Patricia Bellamy

Encontró a su madre sola en el aula, sentada a los pies de la cama, esperando, esperando y esperando, con las manos sobre el regazo y la mirada perdida. Cuando lo vio en la puerta, una repentina luz de reconocimiento apareció en sus ojos.

Oh, Charles —exclamó.

Sí —replicó él—. Aquí estoy.

Entonces, ella sonrió, con más alegría y vitalidad de la que exhibía en los recuerdos que Martin Bellamy tenía de ella.

Estaba preocupadísima —señaló—. Creí que te habías olvidado de mí. Tenemos que llegar a esa fiesta a tiempo. No toleraré que lleguemos tarde. Es de mala educación. Es del todo incorrecto.
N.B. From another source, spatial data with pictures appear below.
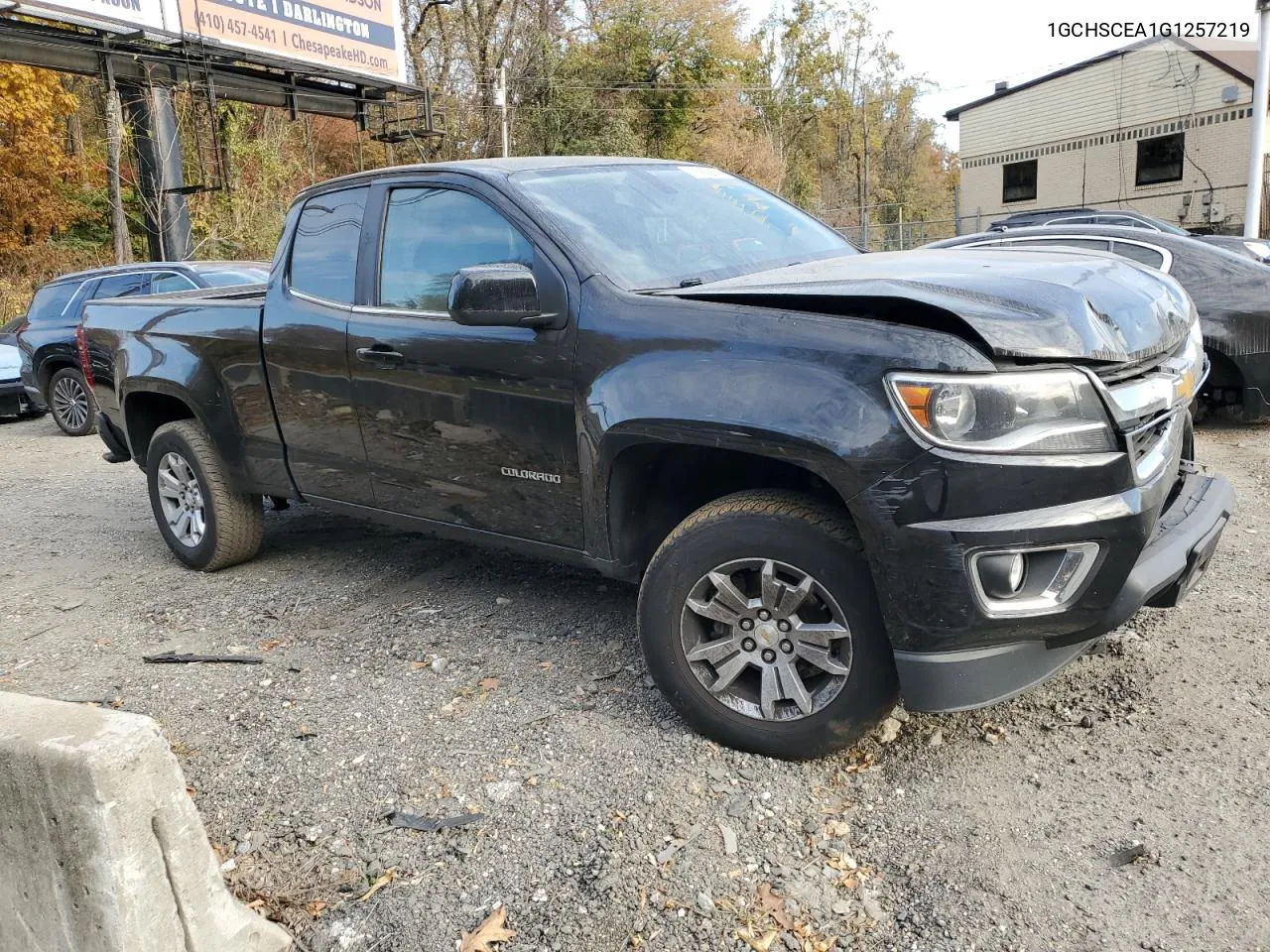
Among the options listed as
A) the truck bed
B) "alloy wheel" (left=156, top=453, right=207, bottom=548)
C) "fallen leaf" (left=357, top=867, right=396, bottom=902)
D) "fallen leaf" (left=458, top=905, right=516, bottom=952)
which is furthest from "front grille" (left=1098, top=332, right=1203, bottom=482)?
"alloy wheel" (left=156, top=453, right=207, bottom=548)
Sí —repuso él, sentándose en la cama a su lado. Se quedó con ella y tomó sus manos entre las suyas. Ella volvió a sonreír y descansó la cabeza en su hombro.

Te he echado de menos —declaró.

Yo también te he echado de menos —dijo él.

Pensé que te habías olvidado de mí —repitió ella—. ¿No es una completa sandez?

Sí, lo es.

Pero sabía que volverías conmigo —añadió.

Claro que lo sabías —respondió Bellamy con los ojos anegados en lágrimas—. Sabes que no puedo separarme de ti.

Oh, Charles —dijo la anciana—. Estoy muy orgullosa de él.

Lo sé —replicó Bellamy.

Por eso precisamente no podemos llegar tarde. Hoy es su gran noche. La noche en que se convierte en un alto hombre del Gobierno…, nuestro hijo. Tiene que saber que estamos orgullosos de él. Tiene que saber que lo queremos y que siempre estaremos a su lado.

Estoy seguro de que lo sabe —señaló él, con las palabras encalladas en la garganta.

Permanecieron así largo tiempo. De vez en cuando llegaba procedente de fuera el ruido de alguna conmoción, de pequeñas batallas que se libraban aquí y allá. Como es natural, algunos soldados seguían siendo leales al coronel Willis o, por lo menos, aún leales a lo que él representaba. No eran capaces de pensar y concluir que todo cuanto había dicho y hecho, que todas sus opiniones acerca de los Regresados podían haber estado equivocadas. De modo que luchaban un poco más que los demás, pero los combates iban perdiendo fuerza y pronto todo habría terminado. Pronto sólo estarían Martin Bellamy y su madre, tratando de sobrevivir una vez más hasta que la muerte —o lo que fuera que se llevaba a los Regresados como un susurro en mitad de la noche— fuera a por ella, o a por él.

Bellamy no iba a repetir sus errores.

Oh, Marty —exclamó entonces su madre—. Te quiero muchísimo, hijo. —Empezó a rebuscar en sus bolsillos, como hacía cuando trataba de encontrar caramelos para él cuando era pequeño.

Martin Bellamy oprimió la mano de la anciana.

Yo también te quiero —dijo—. No volveré a olvidarlo.